• **TASK GOAL**
In the listing below, find the line with "Mass Email Best" and copy every line from there up to and including the line with "Tip: Most providers", exactly and without pictures.

• **EXERCISE DATA**
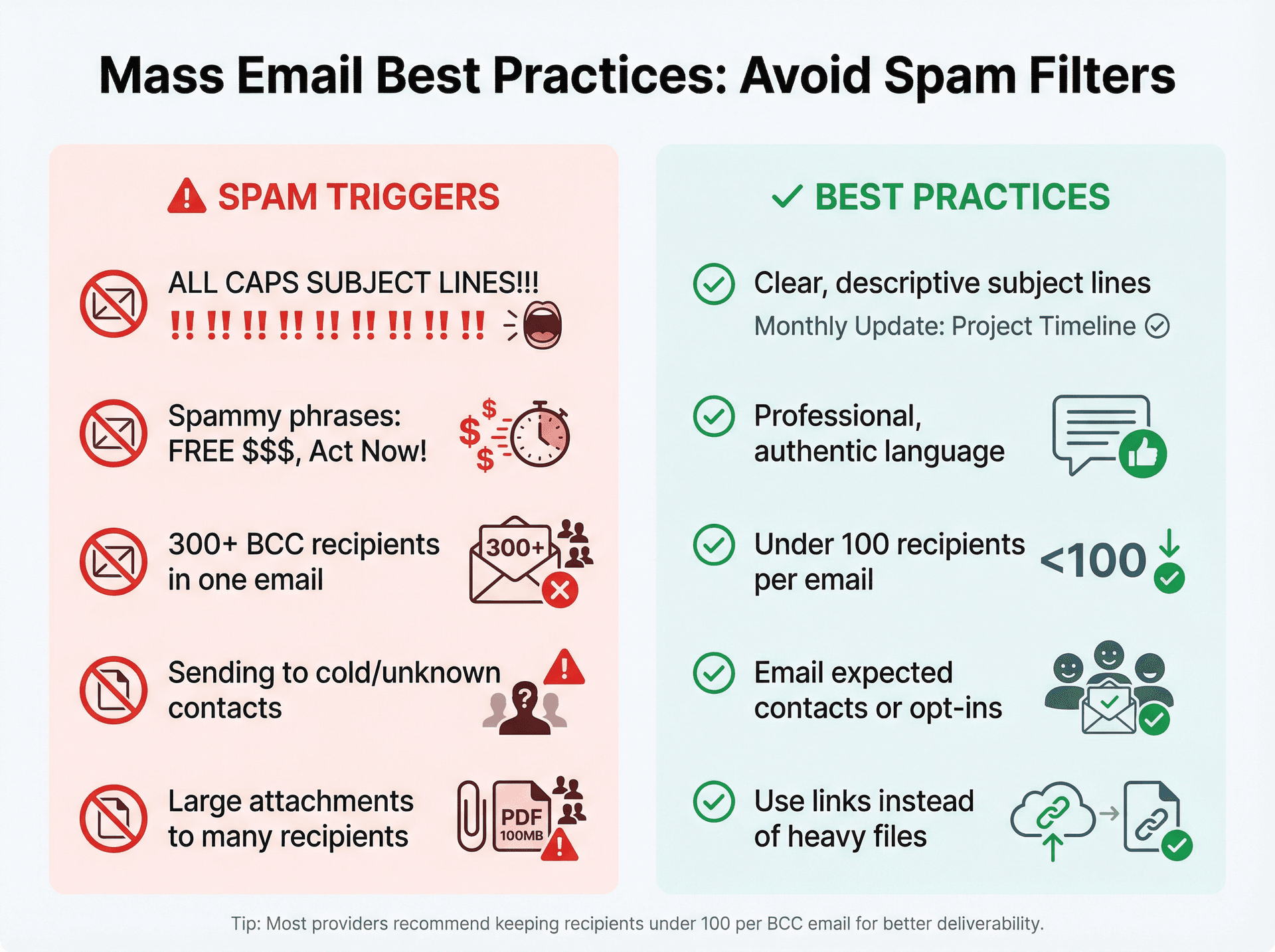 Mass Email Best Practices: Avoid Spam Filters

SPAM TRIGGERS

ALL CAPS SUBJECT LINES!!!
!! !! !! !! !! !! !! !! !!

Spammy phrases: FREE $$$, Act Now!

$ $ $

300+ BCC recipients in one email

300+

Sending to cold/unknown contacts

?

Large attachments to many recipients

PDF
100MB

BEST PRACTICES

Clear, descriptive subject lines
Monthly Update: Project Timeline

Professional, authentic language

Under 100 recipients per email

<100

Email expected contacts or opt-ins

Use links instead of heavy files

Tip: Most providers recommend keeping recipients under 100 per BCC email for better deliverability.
...
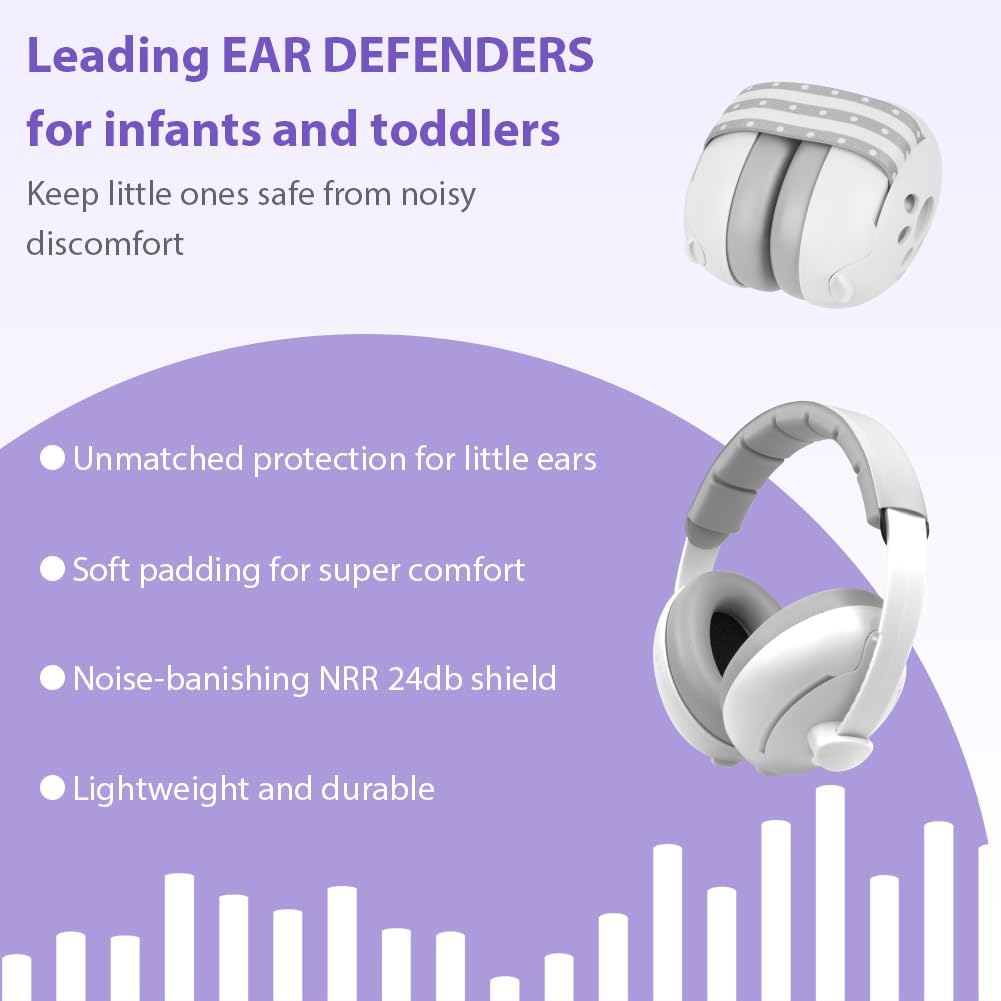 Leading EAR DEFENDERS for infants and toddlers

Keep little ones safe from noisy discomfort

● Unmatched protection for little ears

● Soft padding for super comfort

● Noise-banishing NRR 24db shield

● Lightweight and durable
--
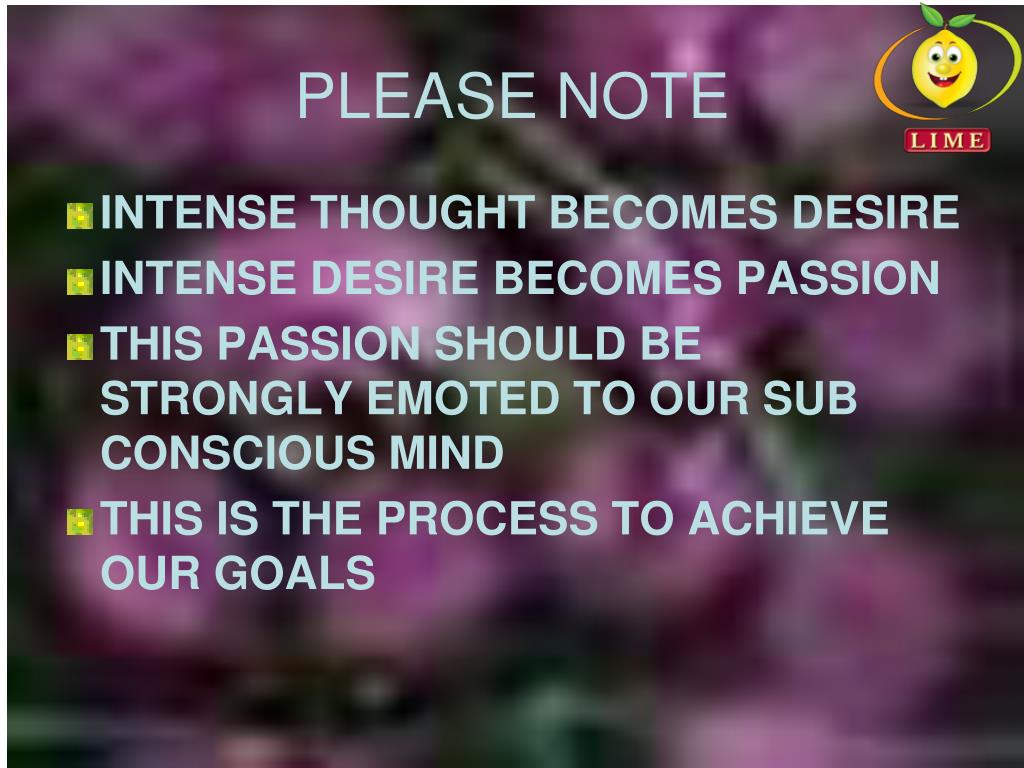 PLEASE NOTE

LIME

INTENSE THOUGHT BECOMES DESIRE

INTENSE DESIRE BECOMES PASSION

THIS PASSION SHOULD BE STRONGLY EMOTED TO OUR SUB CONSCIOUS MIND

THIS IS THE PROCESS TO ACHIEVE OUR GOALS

• **ANSWER SECTION**
 Mass Email Best Practices: Avoid Spam Filters

SPAM TRIGGERS

ALL CAPS SUBJECT LINES!!!
!! !! !! !! !! !! !! !! !!

Spammy phrases: FREE $$$, Act Now!

$ $ $

300+ BCC recipients in one email

300+

Sending to cold/unknown contacts

?

Large attachments to many recipients

PDF
100MB

BEST PRACTICES

Clear, descriptive subject lines
Monthly Update: Project Timeline

Professional, authentic language

Under 100 recipients per email

<100

Email expected contacts or opt-ins

Use links instead of heavy files

Tip: Most providers recommend keeping recipients under 100 per BCC email for better deliverability.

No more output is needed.